The psoriatic arthritis response criteria (PsARC) was initially designed for use in a clinical trial that compared sulphasalazine to placebo in the setting of the Veterans Administration.29 It has since been used as the primary or secondary outcome in all the studies that examined biologics versus placebo in the treatment of PsA. The PsARC includes improvement in at least two of the following, one of which had to be a joint count, and no worsening of any measure: tender or swollen joint count improvement of at least 30%, patient global improvement by one point on a five-point Likert scale, or physician global improvement on the same scale.29

American College of Rheumatology 20

The ACR 20 (American College of Rheumatology 20 percent response) is the other outcome that is used as the primary outcome in clinical trials of biologics. The measurement is similar to that of the ACR 20 used for rheumatoid arthritis with modifications made that increased the number of joints tested from 68 tender and 66 swollen to 76 and 78, respectively, with the addition of distal interphalangeal joints of the feet and carpometacarpal joints of the hands.29 The outcomes from the ACR 20 are generally poorer when compared to the PsARC due to the variation in items measured; this is due in part to the need to see an improvement in tender and swollen joints in the ACR 20 versus an improvement in tender or swollen joint counts. An adaptation of the ACR 20 criteria as of 2010 are presented in Table G-2.
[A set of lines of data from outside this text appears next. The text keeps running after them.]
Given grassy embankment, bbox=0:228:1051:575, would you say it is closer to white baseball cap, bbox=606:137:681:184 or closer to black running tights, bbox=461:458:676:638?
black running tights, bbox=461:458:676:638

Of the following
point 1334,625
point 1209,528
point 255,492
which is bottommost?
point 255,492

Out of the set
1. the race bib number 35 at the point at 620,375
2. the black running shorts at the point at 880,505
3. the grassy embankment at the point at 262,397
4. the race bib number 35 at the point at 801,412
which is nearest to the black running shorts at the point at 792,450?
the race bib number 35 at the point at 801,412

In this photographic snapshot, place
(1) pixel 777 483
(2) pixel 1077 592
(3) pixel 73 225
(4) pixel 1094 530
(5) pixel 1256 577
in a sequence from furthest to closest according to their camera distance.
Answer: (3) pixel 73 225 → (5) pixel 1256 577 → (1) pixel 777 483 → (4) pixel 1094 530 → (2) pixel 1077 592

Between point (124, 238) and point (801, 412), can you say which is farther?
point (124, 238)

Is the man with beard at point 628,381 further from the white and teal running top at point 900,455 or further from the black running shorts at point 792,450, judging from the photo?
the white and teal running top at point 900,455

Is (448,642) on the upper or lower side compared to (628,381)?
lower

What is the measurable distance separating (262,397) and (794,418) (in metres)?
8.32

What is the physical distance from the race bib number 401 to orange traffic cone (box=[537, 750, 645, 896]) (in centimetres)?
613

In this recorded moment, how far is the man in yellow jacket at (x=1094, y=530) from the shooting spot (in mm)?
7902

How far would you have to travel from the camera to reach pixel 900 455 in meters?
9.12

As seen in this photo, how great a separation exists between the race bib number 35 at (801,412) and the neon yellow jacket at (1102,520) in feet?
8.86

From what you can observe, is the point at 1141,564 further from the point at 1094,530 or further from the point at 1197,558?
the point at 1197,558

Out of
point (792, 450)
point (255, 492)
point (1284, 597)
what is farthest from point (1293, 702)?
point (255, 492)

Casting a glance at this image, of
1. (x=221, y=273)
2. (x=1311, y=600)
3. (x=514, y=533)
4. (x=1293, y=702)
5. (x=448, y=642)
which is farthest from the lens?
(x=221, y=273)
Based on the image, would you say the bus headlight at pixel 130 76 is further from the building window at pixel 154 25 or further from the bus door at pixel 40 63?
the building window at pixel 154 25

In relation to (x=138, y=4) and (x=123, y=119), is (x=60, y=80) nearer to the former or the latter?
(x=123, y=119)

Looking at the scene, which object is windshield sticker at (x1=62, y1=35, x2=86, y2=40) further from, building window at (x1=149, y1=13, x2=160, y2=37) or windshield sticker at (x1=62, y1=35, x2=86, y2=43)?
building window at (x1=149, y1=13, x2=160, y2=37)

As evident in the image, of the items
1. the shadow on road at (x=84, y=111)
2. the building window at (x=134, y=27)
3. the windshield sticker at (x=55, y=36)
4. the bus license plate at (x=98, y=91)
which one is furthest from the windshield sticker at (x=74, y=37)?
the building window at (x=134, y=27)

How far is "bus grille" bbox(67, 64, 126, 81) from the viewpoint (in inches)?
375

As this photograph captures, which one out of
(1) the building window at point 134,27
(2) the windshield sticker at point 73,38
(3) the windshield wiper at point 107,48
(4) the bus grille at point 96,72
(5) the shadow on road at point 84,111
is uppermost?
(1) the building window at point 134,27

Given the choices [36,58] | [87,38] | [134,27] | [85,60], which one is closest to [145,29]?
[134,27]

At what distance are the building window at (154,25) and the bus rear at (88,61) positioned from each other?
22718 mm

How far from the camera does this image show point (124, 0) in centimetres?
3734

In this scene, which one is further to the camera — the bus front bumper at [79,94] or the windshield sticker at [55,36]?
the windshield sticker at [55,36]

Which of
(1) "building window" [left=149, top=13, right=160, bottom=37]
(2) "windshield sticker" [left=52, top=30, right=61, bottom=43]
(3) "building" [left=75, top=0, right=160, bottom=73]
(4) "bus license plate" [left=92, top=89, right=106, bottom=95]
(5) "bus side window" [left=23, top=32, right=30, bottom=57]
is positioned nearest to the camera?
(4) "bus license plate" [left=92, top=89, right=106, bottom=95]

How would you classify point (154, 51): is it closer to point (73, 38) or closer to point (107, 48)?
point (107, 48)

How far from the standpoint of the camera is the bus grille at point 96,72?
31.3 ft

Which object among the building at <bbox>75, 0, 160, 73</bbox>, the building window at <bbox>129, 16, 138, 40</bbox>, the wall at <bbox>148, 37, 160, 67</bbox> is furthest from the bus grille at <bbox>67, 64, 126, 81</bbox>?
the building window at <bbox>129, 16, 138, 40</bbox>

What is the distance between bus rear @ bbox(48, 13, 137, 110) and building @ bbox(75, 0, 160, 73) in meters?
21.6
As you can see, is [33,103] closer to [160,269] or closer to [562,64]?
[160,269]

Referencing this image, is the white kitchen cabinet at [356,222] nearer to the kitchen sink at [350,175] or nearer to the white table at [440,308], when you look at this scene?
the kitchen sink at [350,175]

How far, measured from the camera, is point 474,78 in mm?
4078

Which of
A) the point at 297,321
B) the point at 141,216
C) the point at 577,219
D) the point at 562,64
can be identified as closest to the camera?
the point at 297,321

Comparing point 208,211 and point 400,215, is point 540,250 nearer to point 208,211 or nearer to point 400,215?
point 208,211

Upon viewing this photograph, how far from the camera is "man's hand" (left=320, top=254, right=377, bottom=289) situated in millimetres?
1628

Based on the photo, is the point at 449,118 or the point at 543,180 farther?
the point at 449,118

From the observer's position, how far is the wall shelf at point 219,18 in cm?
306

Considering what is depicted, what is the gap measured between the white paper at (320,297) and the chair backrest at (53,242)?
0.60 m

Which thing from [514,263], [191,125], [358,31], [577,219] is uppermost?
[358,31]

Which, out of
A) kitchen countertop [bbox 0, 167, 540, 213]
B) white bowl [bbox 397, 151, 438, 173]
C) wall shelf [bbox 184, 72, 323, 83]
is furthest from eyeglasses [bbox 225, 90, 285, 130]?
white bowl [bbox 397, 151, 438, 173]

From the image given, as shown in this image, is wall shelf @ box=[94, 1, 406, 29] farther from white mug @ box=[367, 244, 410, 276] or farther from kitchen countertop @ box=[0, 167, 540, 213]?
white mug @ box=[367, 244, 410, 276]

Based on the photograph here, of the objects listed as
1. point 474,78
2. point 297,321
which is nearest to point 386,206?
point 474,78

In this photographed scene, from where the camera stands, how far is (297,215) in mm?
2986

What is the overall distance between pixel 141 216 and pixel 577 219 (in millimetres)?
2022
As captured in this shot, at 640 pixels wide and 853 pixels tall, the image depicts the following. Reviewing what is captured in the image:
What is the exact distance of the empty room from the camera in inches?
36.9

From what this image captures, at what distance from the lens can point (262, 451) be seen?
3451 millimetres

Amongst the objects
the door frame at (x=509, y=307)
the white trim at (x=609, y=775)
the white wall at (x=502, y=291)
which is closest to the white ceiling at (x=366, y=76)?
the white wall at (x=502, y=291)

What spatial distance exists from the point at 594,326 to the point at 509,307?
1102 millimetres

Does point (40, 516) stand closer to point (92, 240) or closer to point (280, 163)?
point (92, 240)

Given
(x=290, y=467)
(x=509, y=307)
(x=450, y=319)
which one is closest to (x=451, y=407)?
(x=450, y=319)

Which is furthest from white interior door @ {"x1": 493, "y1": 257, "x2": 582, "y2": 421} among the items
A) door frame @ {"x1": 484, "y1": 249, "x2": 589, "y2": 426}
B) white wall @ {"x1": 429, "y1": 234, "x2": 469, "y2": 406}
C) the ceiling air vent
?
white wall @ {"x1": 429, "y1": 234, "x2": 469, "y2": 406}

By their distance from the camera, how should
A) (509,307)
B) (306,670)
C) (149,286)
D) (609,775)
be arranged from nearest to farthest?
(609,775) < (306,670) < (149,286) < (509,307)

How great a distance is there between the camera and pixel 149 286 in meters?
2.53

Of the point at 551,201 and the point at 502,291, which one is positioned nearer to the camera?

Table G-2. 2010 rheumatoid arthritis criteria.

Table G-2

2010 rheumatoid arthritis criteria.

The Psoriasis Area and Severity Index

The Psoriasis Area and Severity Index (PASI) was developed to measure the effect of treatments in clinical trials of psoriasis and is utilized to capture the psoriasis component found in psoriatic arthritis. The scale was originally published in 1978 in a trial of 27 patients suffering from severe chronic generalized psoriasis that were treated with Ro 10-9359, a retinoic acid derivative.30 The PASI is a composite index of disease severity incorporating measures of scaling, erythema, and induration, and it is weighted by severity and affected body surface area. A PASI >12 defines severe, PASI 7–12 moderate, and PASI <7 mild psoriasis.